[INFORMATION SUPPLIED Boundary: Start]

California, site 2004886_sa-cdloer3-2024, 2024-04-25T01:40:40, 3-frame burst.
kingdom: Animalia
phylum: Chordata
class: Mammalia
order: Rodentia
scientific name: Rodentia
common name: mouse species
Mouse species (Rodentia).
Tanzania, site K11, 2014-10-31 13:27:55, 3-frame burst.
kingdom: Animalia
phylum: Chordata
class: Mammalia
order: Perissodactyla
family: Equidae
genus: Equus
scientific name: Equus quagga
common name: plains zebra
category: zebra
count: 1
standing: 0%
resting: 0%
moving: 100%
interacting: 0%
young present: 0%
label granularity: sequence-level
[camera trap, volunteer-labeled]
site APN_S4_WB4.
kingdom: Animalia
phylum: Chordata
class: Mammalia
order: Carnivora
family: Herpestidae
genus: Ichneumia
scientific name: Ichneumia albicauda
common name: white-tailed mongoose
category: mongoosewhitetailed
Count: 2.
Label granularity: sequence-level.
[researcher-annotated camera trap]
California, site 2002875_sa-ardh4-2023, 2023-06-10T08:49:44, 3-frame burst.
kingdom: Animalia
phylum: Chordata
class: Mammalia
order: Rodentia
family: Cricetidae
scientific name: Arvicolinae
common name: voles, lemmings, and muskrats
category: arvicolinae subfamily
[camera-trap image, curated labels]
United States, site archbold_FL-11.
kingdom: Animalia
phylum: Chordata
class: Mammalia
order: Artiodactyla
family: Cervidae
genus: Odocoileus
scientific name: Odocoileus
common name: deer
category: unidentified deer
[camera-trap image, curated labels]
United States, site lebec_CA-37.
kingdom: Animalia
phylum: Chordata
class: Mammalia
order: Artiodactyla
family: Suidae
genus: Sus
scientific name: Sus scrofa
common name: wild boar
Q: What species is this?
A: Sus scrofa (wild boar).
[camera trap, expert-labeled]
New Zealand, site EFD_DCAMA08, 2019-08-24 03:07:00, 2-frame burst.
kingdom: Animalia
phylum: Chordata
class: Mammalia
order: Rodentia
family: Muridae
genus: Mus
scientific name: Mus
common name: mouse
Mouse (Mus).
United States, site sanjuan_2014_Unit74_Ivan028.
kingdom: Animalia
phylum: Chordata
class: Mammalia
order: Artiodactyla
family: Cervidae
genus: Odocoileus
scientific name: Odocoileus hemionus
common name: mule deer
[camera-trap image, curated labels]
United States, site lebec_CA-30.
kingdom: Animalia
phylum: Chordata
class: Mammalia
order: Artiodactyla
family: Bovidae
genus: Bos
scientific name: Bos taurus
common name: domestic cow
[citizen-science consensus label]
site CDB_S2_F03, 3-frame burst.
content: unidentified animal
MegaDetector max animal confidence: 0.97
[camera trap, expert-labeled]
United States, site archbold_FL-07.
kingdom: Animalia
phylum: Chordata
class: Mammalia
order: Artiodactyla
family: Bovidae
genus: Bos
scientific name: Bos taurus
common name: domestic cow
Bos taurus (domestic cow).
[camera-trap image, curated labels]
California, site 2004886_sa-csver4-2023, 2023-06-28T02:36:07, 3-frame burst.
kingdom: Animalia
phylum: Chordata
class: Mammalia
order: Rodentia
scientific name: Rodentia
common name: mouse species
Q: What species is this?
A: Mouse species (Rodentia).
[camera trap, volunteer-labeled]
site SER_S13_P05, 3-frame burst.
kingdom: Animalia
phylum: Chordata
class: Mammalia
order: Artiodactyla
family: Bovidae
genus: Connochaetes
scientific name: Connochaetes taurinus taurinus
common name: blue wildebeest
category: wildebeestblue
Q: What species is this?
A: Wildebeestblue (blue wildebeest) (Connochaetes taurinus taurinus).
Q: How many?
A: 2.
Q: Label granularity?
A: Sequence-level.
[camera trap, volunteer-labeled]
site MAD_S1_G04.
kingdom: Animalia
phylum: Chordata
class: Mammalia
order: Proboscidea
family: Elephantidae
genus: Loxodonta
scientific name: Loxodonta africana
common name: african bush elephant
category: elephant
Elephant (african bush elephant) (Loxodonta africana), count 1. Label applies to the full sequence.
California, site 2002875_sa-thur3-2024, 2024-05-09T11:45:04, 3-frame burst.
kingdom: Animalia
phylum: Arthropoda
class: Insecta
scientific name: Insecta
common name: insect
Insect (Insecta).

[INFORMATION SUPPLIED Boundary: End]

List every line above containing the word "level".

_SOLUTION FOR THIS EXERCISE_:
label granularity: sequence-level
Label granularity: sequence-level.
A: Sequence-level.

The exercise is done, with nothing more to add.